Lawyer and ex-diplomat Tommy Koh wrote on Facebook that the COVID-19 cases in the dorms should be a wake-up call for Singapore to better treat its workers:
The government has allowed their employers to transport them in flat bed trucks with no seats. They stay in overcrowded dormitories and are packed likes sardines with 12 persons to a room. The bedrooms are not clean or sanitary. The dormitories were like a time bomb waiting to explode. They have now exploded with many infected workers. Singapore should treat this as a wake up call to treat our indispensable foreign workers like a First World country should and not in the disgraceful way in which they are treated now.

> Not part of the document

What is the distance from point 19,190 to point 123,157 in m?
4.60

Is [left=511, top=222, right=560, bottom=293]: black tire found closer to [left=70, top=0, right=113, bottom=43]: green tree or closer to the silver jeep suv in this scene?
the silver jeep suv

The government has allowed employers to transport them in flatbed trucks without seats. They stay in saturated bedrooms because they put them in as if they were packing sardines: twelve people per room. These bedrooms are neither clean nor in sanitary conditions. They are a time bomb, which has already exploded with several infected workers. Singapore should see it as a wake-up call to treat our workers, who are indispensable, as a first-world country would, rather than treating them in such a disgraceful way.
Singaporean writer Kirsten Han tweeted that the problem “is both a public health issue, a humanitarian issue and a logistics issue”. In this reminder, he summarizes what both Singapore and other sectors of society should pay attention to:
18 / What should we learn from this? I think what we're seeing in #Singapore is that even if you do most things right, if you're not considering or proactively looking out for the most vulnerable and marginalized in your society, you're not going to effectively fight # COVID19.
– Kirsten Han 韩俐颖 is on a “circuit break” (@kixes) April 24, 2020
18 / What do we have to learn from this? I think what we are seeing in #Singapore (Singapore) is that even if you do the right thing almost always, if you do not proactively consider or care for the most vulnerable and most marginalized sectors of society, it will be impossible to effectively combat the # COVID19.